El gran reloj sobre nosotros
también es uno de los relojes de mano de Dios
como los que están en las torres y en las plazas.

Alzamos la copa de vino,
la primera contra la segunda,
“¡que jamás cambie nada!”,
y cruzamos las resplandecientes puertas;
después, cada cual en su puerta y en su tiempo.

Nos sentamos en una sala de espera y platicamos
con voces entrecortadas, como mecanizaciones
de instrumentos en una orquesta
respecto de la gran escena arriba.
Esperamos al director.
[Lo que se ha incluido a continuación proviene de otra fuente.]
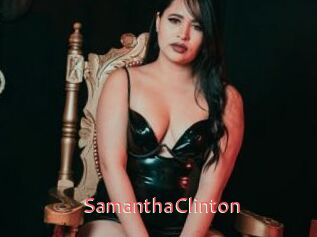 SamanthaClinton Webcam Sexe Direct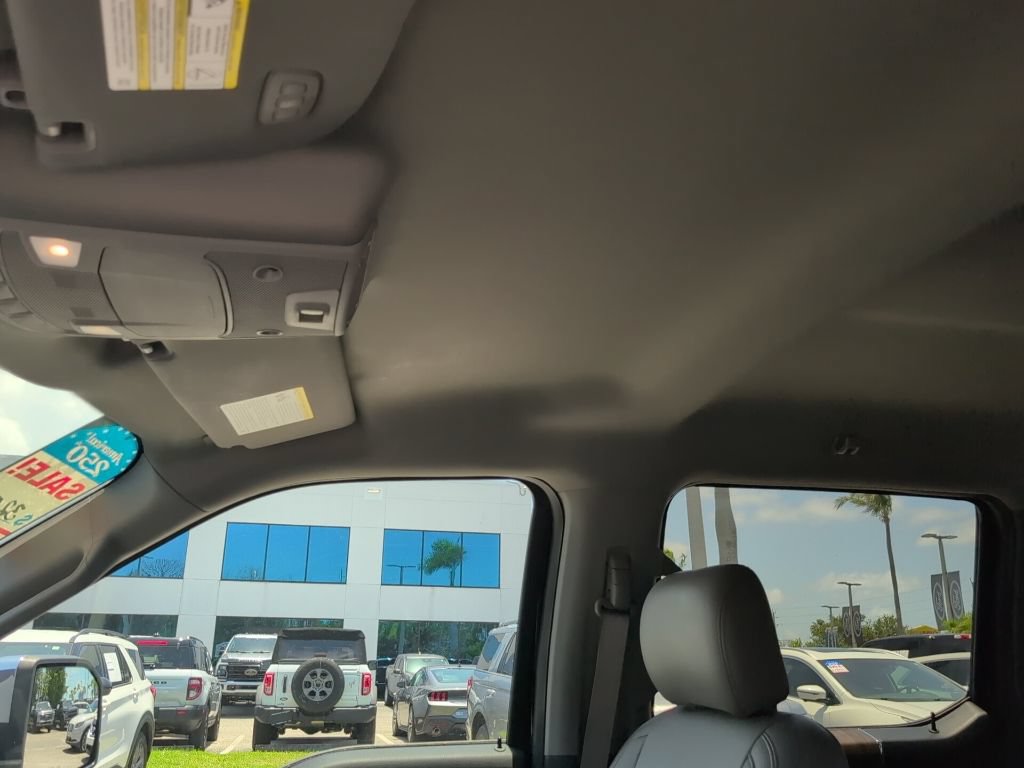 Certified 2019 Ford F150 Lariat AWD/4WD image 12
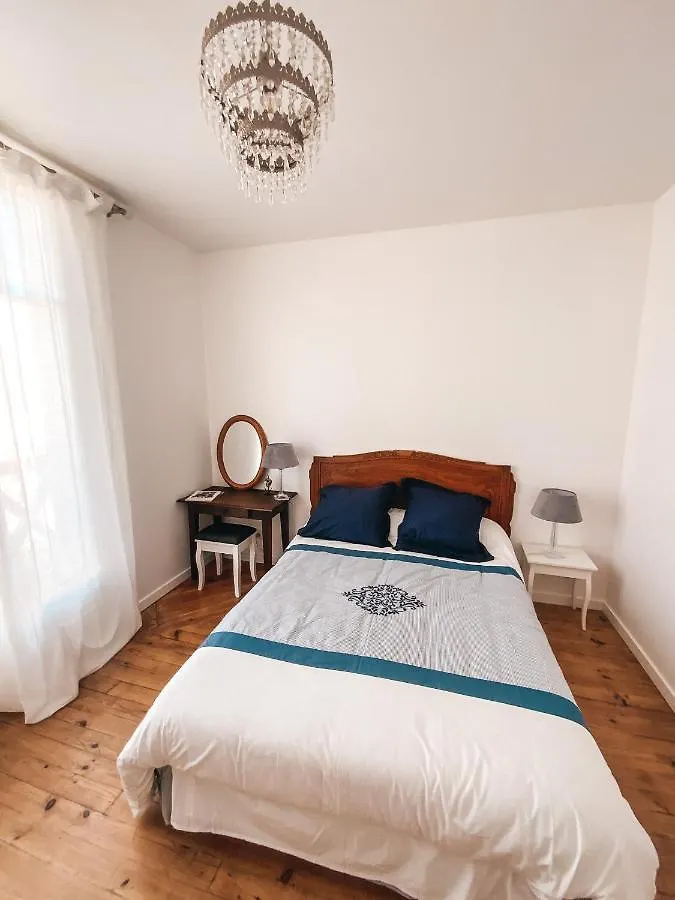 Gritxu Etxea Apartment Biarritz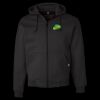 Men's Tall Crossfire Heavyweight Power Fleece Hooded Jacket with Thermal Lining Thumbnail
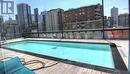 1206 - 159 Dundas Street E, Toronto, ON  - Outdoor With In Ground Pool 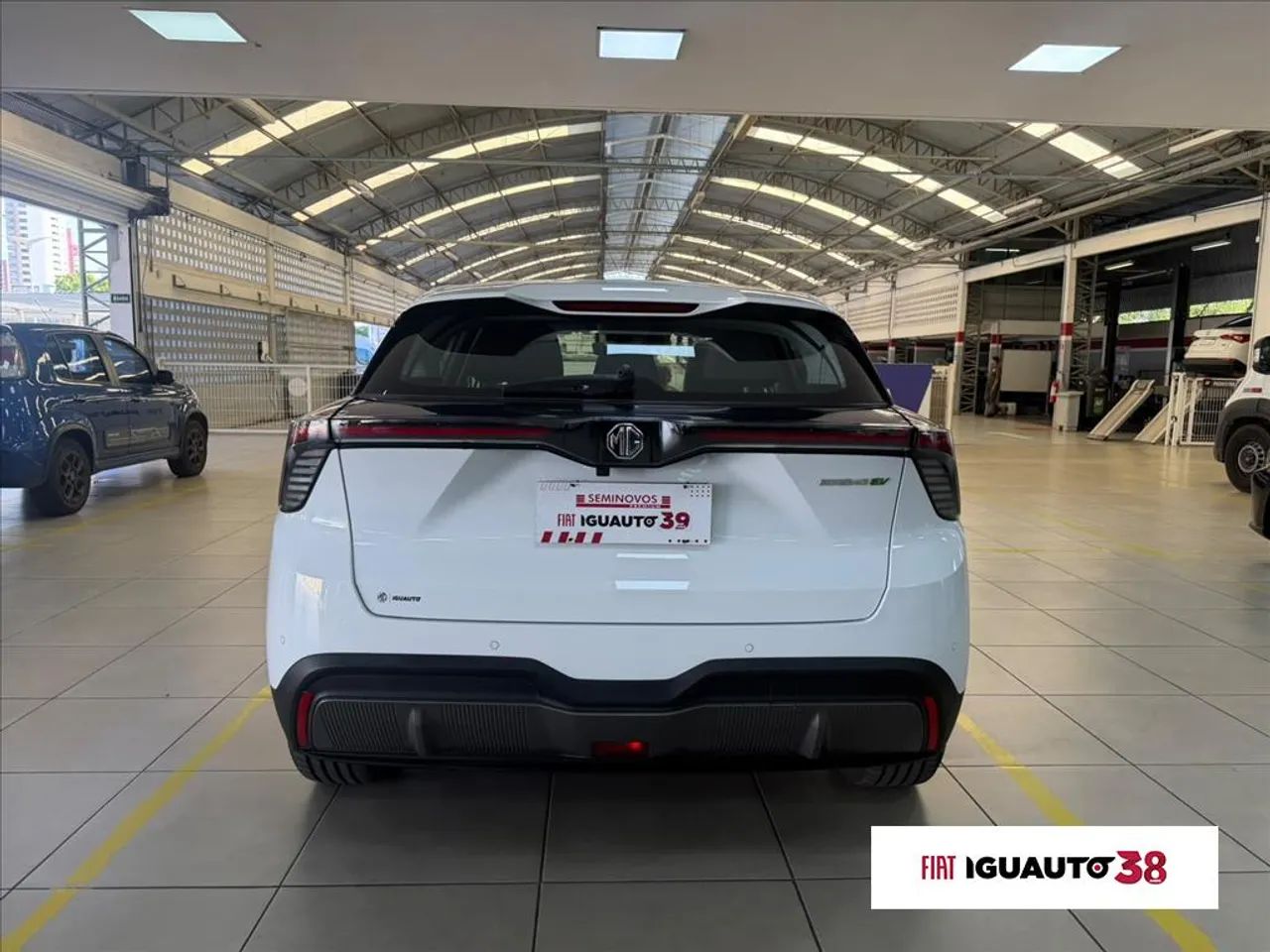 MG 4 Luxury 2026 - Foto 4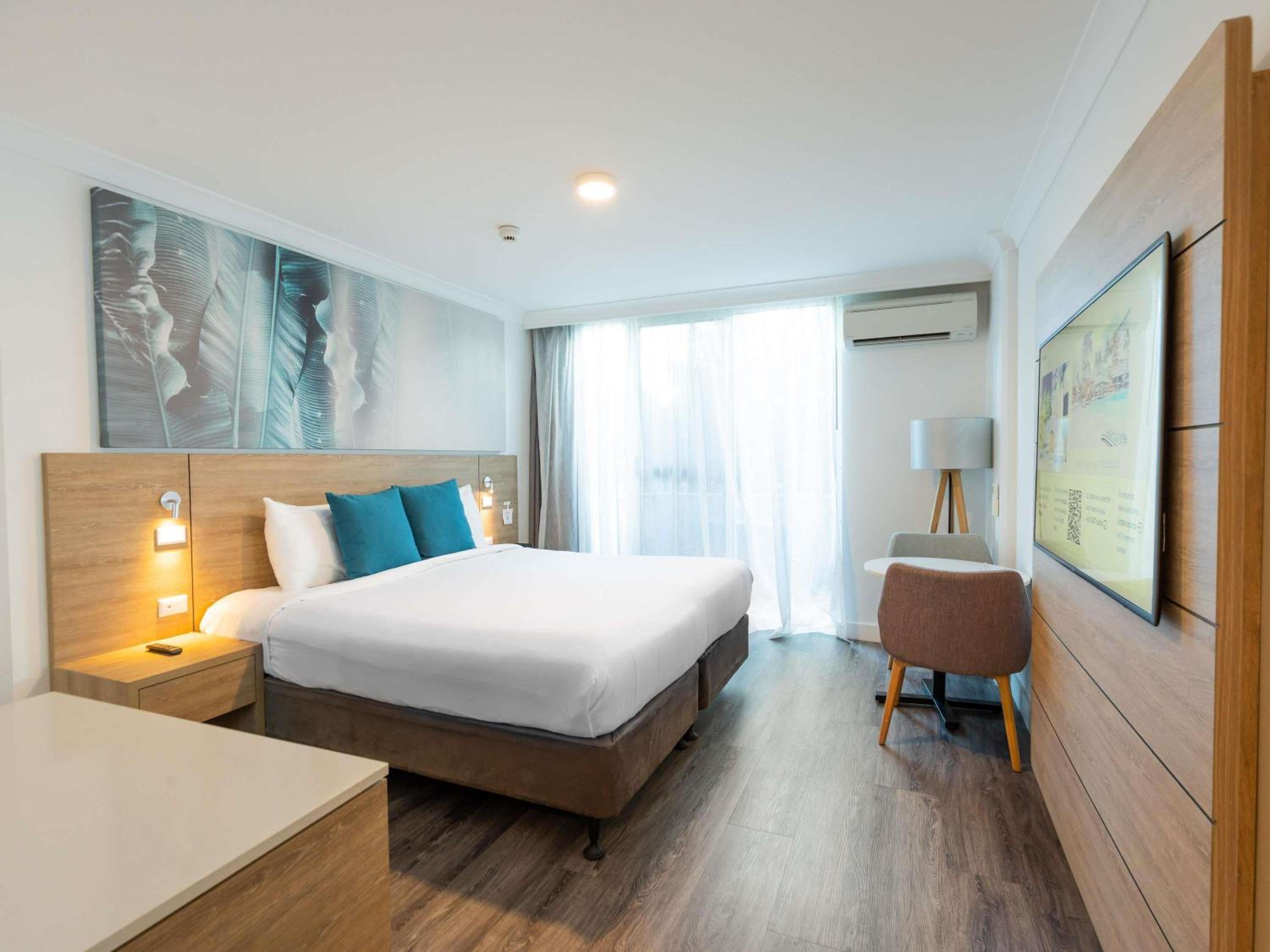 Deluxe King Room - Accessible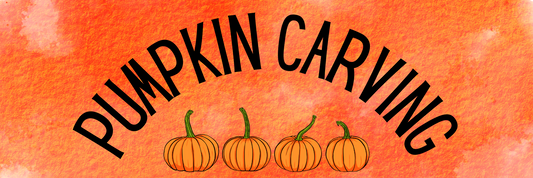 Pumpkin Carving with Kids - Lessons Learned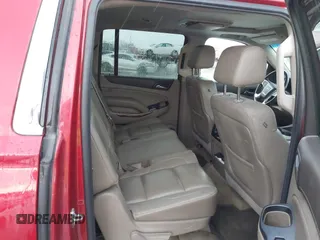 2015 GMC Yukon XL SLT with VIN 1GKS2HKC6FR501993, listed as a IAAI auction lot 41902491 with 205,669 mi miles. Bid and sale history available at carsss.com. Image 8.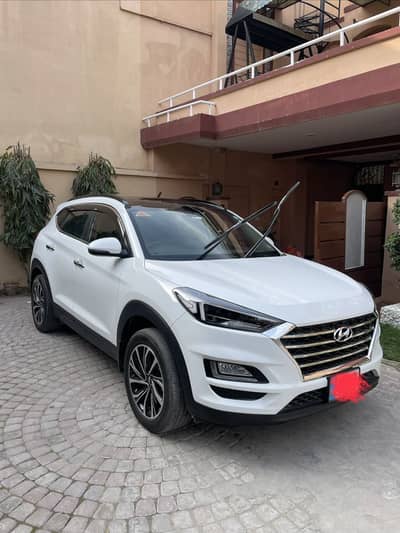 Hyundai Tucson 2023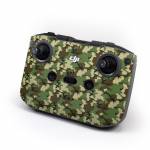 Woodland Camo DJI RC-N3 Controller Skin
Esperamos
al que esparza al viento. Seremos como paja al viento:
los que resten, caerán pesados como granos de trigo.

Somos una familia del mañana, una tribu del porvenir,
sobre los muros alrededor de grandes imágenes
de tierras de alegría y belleza, de muslos bronceados
y felices rostros y castillos y lagunas,
de pueblos que tienen himnos poderosos
y llenos de esperanza, pero son tristes las melodías
que saben toda la verdad. Acaso no las palabras.

Ahora se abre una apertura estrecha y un canal estrecho, como al nacer.
Somos ciento cincuenta embriones, ciento cincuenta
testamentos firmados, ciento cincuenta salmos:
una parte viene de los estrechos de alta mar;
la otra, del oasis del césped celestial.

Y nos dividen en ricos y pobres,
en fumadores y no fumadores,
en amantes y no amantes.

Y una azafata pide a cada uno que done
fuerza a los motores, como una donación de sangre.
Yo dono la energía
de mi primer amor en las montañas de Jerusalén.

El avión despega. Saco una carta que recibí antes de salir.
La abro y la leo en las alturas,
a 30,000 pies. La carta ha cambiado.